Orange Beach area, pretty much have a blank slate to work with.

Older property need new drive, parking pad, flagstones, pathway, 

irrigation system and well

bunch of flowers and crap like that.

We have one bid in and need a couple more. 

Have called the local "experts" three times and no return call, phone not answered.

(Won't say who but the name rhymes with "yonder")

Please PM me with contact info -- an after hours number is best -- and I'll call you or reply to the PM.


----------



## hjorgan (Sep 30, 2007)

Tree of Life in Gulf Shores recommended already. Thanks!!!


----------



## hjorgan (Sep 30, 2007)

Got two good references already, one hasn't returned the call.

Any other landscapers out there?


----------



## hjorgan (Sep 30, 2007)

Oh, forgot that we also need someone who can plant trees?
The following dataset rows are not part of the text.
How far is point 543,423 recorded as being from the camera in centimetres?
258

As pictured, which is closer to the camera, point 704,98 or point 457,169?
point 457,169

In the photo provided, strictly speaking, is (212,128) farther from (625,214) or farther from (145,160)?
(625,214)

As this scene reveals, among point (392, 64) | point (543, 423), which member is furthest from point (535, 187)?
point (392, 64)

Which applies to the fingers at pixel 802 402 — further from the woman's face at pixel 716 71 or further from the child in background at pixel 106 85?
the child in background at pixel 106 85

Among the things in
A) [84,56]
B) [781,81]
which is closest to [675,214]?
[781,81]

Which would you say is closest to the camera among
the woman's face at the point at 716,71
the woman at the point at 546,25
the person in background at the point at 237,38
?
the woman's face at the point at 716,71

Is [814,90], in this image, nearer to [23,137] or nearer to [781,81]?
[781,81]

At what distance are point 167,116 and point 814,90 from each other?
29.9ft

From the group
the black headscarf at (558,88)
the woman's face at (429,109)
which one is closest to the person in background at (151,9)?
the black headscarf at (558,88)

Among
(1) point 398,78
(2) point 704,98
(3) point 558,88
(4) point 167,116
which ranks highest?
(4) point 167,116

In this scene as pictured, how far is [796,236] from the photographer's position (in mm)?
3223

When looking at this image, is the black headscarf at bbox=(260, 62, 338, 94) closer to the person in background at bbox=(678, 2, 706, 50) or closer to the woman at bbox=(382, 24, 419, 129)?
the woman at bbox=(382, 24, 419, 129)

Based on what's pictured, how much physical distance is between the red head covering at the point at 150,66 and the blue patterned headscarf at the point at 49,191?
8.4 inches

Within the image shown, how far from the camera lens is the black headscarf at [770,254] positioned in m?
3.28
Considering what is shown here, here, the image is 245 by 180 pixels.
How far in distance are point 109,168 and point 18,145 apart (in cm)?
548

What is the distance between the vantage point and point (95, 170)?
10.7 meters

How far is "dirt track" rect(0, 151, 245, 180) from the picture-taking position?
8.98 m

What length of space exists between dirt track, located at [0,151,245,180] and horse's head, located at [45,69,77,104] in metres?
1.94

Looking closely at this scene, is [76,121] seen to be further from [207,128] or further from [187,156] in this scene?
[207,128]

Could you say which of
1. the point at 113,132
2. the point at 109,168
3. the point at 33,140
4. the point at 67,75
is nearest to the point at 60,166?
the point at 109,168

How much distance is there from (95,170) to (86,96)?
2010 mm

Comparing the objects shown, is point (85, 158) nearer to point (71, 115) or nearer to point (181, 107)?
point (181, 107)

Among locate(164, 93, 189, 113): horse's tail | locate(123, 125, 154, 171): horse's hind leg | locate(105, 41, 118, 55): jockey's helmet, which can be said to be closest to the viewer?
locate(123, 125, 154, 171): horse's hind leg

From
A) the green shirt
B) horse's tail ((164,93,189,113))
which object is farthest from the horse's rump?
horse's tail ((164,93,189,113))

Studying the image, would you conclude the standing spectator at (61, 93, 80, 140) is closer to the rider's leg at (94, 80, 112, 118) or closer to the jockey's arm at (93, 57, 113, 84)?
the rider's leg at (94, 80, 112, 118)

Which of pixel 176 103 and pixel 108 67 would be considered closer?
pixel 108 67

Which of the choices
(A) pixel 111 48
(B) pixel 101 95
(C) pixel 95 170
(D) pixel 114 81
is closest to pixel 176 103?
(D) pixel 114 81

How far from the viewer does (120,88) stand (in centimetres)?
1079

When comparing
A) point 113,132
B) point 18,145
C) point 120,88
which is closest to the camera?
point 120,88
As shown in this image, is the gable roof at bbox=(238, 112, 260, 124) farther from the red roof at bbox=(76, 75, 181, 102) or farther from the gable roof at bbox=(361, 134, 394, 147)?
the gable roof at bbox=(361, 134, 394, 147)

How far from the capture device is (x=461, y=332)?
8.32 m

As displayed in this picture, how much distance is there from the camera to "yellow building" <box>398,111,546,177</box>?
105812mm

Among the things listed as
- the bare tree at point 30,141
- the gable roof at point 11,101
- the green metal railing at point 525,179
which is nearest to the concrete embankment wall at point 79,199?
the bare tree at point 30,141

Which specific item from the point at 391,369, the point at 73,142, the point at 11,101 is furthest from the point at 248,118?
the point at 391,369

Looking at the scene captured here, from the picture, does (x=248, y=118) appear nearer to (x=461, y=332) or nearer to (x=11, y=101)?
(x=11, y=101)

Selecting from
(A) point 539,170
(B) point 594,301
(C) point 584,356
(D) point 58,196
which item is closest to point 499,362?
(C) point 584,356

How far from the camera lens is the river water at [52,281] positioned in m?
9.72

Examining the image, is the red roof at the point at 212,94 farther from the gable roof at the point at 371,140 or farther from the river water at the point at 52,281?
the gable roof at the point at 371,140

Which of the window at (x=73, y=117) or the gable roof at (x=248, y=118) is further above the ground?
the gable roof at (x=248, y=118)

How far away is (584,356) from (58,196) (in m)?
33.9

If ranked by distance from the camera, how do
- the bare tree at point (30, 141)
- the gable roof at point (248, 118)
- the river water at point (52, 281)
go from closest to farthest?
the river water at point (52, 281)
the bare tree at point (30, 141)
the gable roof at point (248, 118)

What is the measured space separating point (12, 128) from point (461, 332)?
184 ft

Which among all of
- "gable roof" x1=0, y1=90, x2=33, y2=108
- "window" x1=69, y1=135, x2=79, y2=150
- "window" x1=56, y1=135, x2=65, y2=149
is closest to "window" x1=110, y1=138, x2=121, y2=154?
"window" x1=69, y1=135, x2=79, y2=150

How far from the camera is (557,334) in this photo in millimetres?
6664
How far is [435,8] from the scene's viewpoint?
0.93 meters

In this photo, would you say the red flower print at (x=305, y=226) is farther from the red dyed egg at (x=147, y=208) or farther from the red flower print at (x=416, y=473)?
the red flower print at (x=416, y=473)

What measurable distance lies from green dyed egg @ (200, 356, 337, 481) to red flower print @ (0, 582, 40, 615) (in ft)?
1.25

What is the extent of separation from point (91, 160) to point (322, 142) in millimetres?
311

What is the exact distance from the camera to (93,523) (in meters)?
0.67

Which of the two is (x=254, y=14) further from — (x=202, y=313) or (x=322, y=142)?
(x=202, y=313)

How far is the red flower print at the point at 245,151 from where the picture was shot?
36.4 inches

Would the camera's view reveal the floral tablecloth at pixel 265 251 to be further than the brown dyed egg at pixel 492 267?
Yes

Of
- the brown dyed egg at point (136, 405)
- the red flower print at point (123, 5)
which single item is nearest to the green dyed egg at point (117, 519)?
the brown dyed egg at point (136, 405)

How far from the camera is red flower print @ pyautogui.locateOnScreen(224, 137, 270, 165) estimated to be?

Like oaks and whatnot.


----------



## ?MEGA (Jan 31, 2009)

Phillip I got you a good one, he will be back from a conference in Ohio probably saturday so he can meet up with you first part of next week. I just talked to him and he said that he will work with you guys on price. (they are usually on the high end.) I do a lot of business with them and they are an outstanding company. i'll give him your number. ( pensacolalandscaping.com ) 





or i could always give you billys number ..... :letsdrink


----------



## dailysaw (Jan 22, 2008)

Exective Landscaping Inc. 

We can do everything you need done.

Bruce Daily

777-0906

[email protected]


----------



## Pinksnappertrapper (Dec 7, 2007)

Did you loose my number? I talked with you about this a few months ago.


----------